'Lest we forget' our history

July 15, 2009 · Omaha World-Herald

For the better part of a century, the man at the center of a 1919 riot in Omaha has lain in an unmarked grave.

William Brown was a 40-year-old black meatpacker. On Sept. 26, 1919, he was arrested on charges of raping a white woman. Two days later, he was beaten, hanged, shot and burned by a lynch mob angered over a crime for which he was never convicted.

He lay in an unmarked grave in Potter’s Field, the Douglas County cemetery for the poor and unknown, for nearly 90 years — until an unlikely donor stepped in.

Last month, workers laid a headstone donated by Chris Hebert of Riverside, Calif.

Hebert, an engineer for an electronics company, has no Omaha ties and has never visited the city. He had never heard of Brown or the Omaha riot.

“I just happen to watch a lot of TV,” he said.

He was watching a special on actor Henry Fonda, a Nebraska native. The show mentioned a riot in Omaha while Fonda was growing up.

Hebert searched online for more information. What he found was appalling.

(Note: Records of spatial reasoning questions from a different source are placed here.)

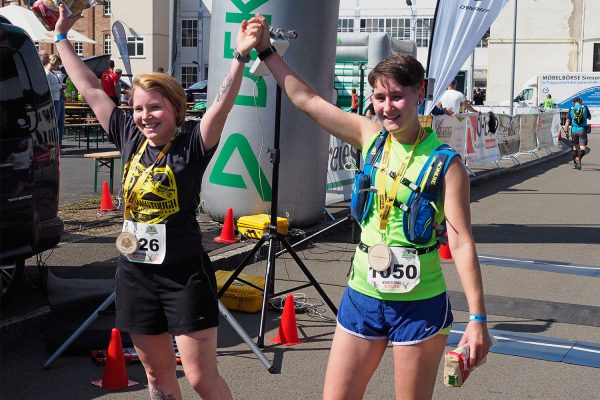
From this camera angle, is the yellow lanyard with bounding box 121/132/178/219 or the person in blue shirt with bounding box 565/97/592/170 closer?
the yellow lanyard with bounding box 121/132/178/219

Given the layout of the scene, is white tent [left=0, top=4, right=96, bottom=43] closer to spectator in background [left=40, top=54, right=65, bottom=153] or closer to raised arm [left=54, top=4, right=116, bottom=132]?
spectator in background [left=40, top=54, right=65, bottom=153]

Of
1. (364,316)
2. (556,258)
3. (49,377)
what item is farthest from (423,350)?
(556,258)

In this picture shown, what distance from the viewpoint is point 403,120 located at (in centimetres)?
354

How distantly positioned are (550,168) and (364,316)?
22120 mm

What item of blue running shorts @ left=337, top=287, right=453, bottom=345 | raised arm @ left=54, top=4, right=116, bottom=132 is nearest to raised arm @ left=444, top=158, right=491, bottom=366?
blue running shorts @ left=337, top=287, right=453, bottom=345

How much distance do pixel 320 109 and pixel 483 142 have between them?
1849 centimetres

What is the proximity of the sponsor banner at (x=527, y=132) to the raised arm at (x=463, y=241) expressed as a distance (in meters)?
23.5

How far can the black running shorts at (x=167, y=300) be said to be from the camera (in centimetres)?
378

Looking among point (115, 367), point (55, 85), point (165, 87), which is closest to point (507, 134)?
point (55, 85)

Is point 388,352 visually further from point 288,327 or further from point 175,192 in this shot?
point 175,192

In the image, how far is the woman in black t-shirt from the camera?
12.5ft

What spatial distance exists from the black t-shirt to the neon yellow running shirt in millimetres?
763

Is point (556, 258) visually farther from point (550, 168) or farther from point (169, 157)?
point (550, 168)

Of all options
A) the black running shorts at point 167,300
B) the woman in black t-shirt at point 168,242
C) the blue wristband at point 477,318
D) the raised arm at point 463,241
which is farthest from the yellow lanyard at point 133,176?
the blue wristband at point 477,318
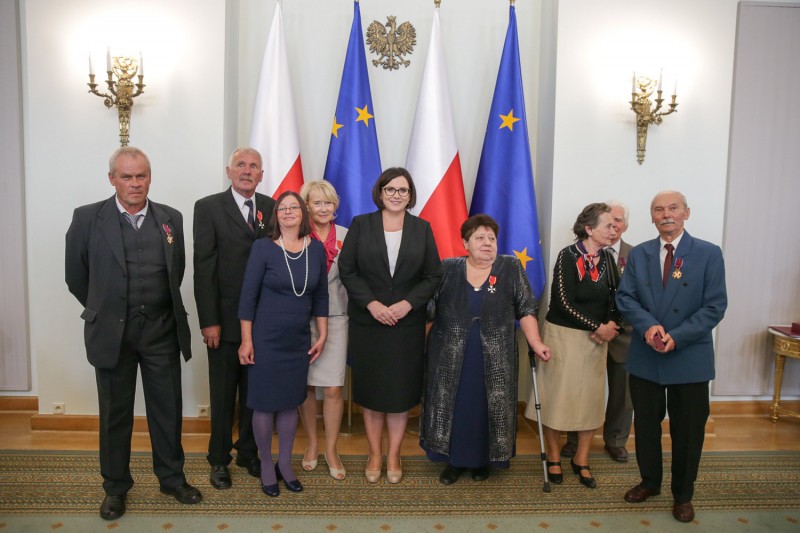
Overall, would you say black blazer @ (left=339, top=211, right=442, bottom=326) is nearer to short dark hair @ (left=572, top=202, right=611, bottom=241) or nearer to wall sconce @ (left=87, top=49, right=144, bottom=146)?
short dark hair @ (left=572, top=202, right=611, bottom=241)

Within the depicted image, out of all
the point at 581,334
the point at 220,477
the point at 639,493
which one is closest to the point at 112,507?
the point at 220,477

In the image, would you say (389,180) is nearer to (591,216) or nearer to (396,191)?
(396,191)

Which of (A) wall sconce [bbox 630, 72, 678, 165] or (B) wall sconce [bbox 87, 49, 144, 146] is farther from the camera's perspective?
(A) wall sconce [bbox 630, 72, 678, 165]

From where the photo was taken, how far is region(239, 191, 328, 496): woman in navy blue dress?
3068 mm

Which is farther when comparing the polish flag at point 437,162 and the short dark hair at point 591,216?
the polish flag at point 437,162

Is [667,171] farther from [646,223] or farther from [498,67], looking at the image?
[498,67]

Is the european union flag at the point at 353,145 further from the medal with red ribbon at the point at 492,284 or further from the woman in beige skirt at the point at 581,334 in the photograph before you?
the woman in beige skirt at the point at 581,334

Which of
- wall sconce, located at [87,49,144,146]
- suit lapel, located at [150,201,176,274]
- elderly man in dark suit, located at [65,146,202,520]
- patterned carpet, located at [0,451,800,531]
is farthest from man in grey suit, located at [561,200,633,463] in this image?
wall sconce, located at [87,49,144,146]

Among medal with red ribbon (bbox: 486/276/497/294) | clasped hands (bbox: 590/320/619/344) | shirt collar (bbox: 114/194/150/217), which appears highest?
shirt collar (bbox: 114/194/150/217)

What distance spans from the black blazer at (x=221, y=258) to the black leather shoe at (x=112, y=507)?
96 centimetres

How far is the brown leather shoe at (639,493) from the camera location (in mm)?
3240

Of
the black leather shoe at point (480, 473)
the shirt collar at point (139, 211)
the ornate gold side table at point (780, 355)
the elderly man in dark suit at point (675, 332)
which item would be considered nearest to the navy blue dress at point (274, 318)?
the shirt collar at point (139, 211)

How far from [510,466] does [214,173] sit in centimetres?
278

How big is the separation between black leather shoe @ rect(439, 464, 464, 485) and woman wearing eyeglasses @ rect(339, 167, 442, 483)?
403 mm
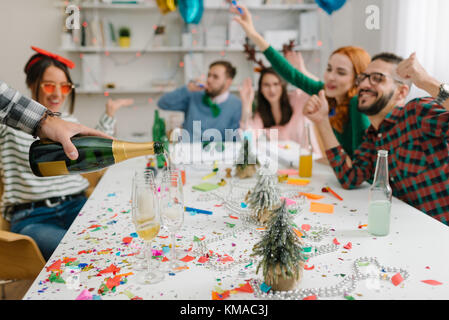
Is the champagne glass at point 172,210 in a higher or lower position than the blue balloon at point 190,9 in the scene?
lower

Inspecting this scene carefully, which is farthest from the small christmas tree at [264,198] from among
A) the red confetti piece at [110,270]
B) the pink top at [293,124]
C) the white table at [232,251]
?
the pink top at [293,124]

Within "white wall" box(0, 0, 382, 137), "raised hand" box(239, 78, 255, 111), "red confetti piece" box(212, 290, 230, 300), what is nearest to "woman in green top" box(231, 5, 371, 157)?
"raised hand" box(239, 78, 255, 111)

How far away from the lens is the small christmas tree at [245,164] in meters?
1.82

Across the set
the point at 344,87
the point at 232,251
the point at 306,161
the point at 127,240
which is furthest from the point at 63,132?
the point at 344,87

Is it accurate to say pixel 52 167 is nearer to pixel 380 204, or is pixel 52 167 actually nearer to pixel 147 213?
pixel 147 213

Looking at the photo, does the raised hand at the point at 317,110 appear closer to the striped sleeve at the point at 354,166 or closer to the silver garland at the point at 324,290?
the striped sleeve at the point at 354,166

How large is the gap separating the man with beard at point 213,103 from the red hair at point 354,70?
129cm

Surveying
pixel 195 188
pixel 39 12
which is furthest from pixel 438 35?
pixel 39 12

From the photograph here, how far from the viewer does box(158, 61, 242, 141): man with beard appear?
11.4 feet

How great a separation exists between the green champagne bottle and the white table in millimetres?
200

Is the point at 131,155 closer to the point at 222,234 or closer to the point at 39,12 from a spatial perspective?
the point at 222,234

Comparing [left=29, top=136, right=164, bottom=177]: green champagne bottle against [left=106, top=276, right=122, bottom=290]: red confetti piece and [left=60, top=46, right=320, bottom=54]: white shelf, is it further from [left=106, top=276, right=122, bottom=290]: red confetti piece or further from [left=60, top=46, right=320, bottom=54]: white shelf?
[left=60, top=46, right=320, bottom=54]: white shelf

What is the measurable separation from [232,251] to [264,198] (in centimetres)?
25

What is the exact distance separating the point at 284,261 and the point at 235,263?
0.57 feet
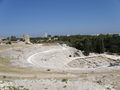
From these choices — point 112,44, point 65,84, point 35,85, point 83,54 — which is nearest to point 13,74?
point 35,85

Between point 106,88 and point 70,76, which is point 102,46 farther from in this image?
point 106,88

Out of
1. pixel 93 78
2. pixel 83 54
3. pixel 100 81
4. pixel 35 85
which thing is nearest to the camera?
pixel 35 85

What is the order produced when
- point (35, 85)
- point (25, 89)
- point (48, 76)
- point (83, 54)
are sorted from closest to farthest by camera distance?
1. point (25, 89)
2. point (35, 85)
3. point (48, 76)
4. point (83, 54)

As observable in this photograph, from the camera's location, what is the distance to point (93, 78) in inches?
640

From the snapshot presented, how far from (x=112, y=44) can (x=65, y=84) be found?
150 ft

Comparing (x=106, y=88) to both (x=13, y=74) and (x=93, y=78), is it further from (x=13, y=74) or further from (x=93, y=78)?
(x=13, y=74)

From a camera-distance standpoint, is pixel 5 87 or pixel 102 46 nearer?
pixel 5 87

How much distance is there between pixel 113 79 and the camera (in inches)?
608

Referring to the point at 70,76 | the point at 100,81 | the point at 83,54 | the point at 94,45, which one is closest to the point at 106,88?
the point at 100,81

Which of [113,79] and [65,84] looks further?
[113,79]

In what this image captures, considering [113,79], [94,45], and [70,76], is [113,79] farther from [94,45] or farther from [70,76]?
[94,45]

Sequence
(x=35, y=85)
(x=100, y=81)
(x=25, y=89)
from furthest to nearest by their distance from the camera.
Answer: (x=100, y=81) < (x=35, y=85) < (x=25, y=89)

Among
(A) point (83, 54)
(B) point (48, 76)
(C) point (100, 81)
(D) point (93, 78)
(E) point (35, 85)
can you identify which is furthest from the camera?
(A) point (83, 54)

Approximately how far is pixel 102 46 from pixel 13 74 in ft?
130
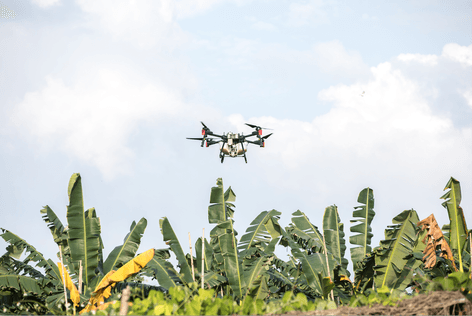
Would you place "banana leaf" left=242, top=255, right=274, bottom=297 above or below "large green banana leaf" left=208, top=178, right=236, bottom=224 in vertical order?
below

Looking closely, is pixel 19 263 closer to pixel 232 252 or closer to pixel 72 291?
pixel 72 291

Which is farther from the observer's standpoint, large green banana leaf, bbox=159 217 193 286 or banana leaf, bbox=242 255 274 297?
large green banana leaf, bbox=159 217 193 286

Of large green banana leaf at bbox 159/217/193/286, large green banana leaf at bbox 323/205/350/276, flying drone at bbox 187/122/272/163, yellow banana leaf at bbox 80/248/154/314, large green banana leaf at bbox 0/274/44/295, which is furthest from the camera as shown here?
flying drone at bbox 187/122/272/163

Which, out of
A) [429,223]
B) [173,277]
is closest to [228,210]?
[173,277]

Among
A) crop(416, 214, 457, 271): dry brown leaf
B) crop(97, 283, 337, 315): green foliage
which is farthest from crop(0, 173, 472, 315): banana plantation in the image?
crop(97, 283, 337, 315): green foliage

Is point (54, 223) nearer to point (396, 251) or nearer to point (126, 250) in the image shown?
point (126, 250)

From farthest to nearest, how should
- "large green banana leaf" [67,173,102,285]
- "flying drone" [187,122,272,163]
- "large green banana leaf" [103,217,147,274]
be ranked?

“Just looking at the pictures of people grinning and smiling with their feet on his corpse, I can’t tell you what that did to me, as a person of color and just as a person,” he said.

He spent hours online reading about the riots and came upon a story about Brown’s unmarked grave. He started making calls to city officials and eventually spoke to Greg Easley at Forest Lawn Memorial Park. Easley helped make arrangements with the city, and shortly thereafter, Hebert paid about $450 for the grave marker, which Forest Lawn installed at Potter’s Field.

“You think of all the people in Omaha who could have gotten this done, and it took a guy out of California who happened to come across a footnote from Henry Fonda’s life,” Easley said. “The whole story is amazing.”

The headstone bears the inscription “Lest we forget,” chosen by Hebert.

“I think there is a definite lesson to be learned here,” Hebert said.

That lesson, he said, is to let the law run its course and to trust in the legal system. He said that the country has come a long way since 1919 and that progress is reflected in the election of a black president.

“We’re definitely moving in the right direction,” he said. “The way to keep moving is to let people know how we got here today.”

Evidence suggests that Brown might have been innocent — some accounts say he suffered from joint pain that limited his mobility — but he never got a chance to make his case.

As he sat in jail two days after his arrest, a huge mob gathered outside the courthouse demanding that he be turned over. They set fire to the courthouse and just before 11 p.m., rioters stormed the building and seized their target.

The mob beat him and hanged him from a lamp pole, then riddled his body with bullets. They dragged him through the streets and, at the corner of 17th and Dodge, set his body on fire.

The mayhem continued for hours after Brown died. The city called in federal troops to restore calm, and the riot was widely reported and widely condemned. In a Pulitzer Prize-winning editorial, World-Herald editor Harvey E. Newbranch called for respect for the rule of law.

Brown was buried on what was then the far reaches of town in Potter’s Field, which is just west of Florence. Like most buried there, his grave was left unmarked.

James Calloway Sr, acting director of the Great Plains Black History Museum, said Brown’s story fell to the wayside during the 1940s and 1950s. It was revived in the 1960s, during the civil rights movement, but the cemetery had closed and fallen into disrepair.

“For years and years, no one even knew where the grave site was, or if there even was one,” he said.

Granite markers, installed as part of a 1986 renovation, listed all the buried as originally recorded, but individual graves remained unmarked.

Meanwhile, Brown’s story has lived on in historical accounts, including a 1998 play and vigils at the courthouse.

In 2005, Janice Maloney came across Brown’s story while researching family history. Her great-aunt, Agnes LoeBack, was the woman he had been accused of raping.

She learned that his grave was unmarked and asked Douglas County officials to locate it. After a story about her appeared in The World-Herald in June 2005, several local businesses and organizations expressed interest in buying a marker.

“I didn’t go out looking to get him a gravestone,” she said. “Things just kind of snowballed. People got involved and it just started happening.”

But the efforts never took off, and no stone was placed.

Hebert said he doesn’t fault the people of Omaha for leaving the grave unmarked. He said marking the site was easy when he wasn’t depending on others’ donations.

“The Lord’s been good to me,” he said. “I was able to do it, I had the money, and believe me, it made me feel good.”

Hebert hasn’t seen the marker — in fact, he didn’t learn it had been placed for several weeks — but he said he plans to travel to Omaha to see it.

The marking didn’t go unnoticed. Kokayi Ufanifu of Omaha, watched as surveyors located Brown’s grave and placed the marker.

Ufanifu led a candlelight vigil in September to mark the 89th anniversary of Brown’s death. He held a drumming ceremony at Brown’s grave shortly after the marker was placed.

He said seeing the grave finally marked was too moving to put into words.

“Tears came to my eyes,” he said. “It’s something that needed to be done that was long overdue.”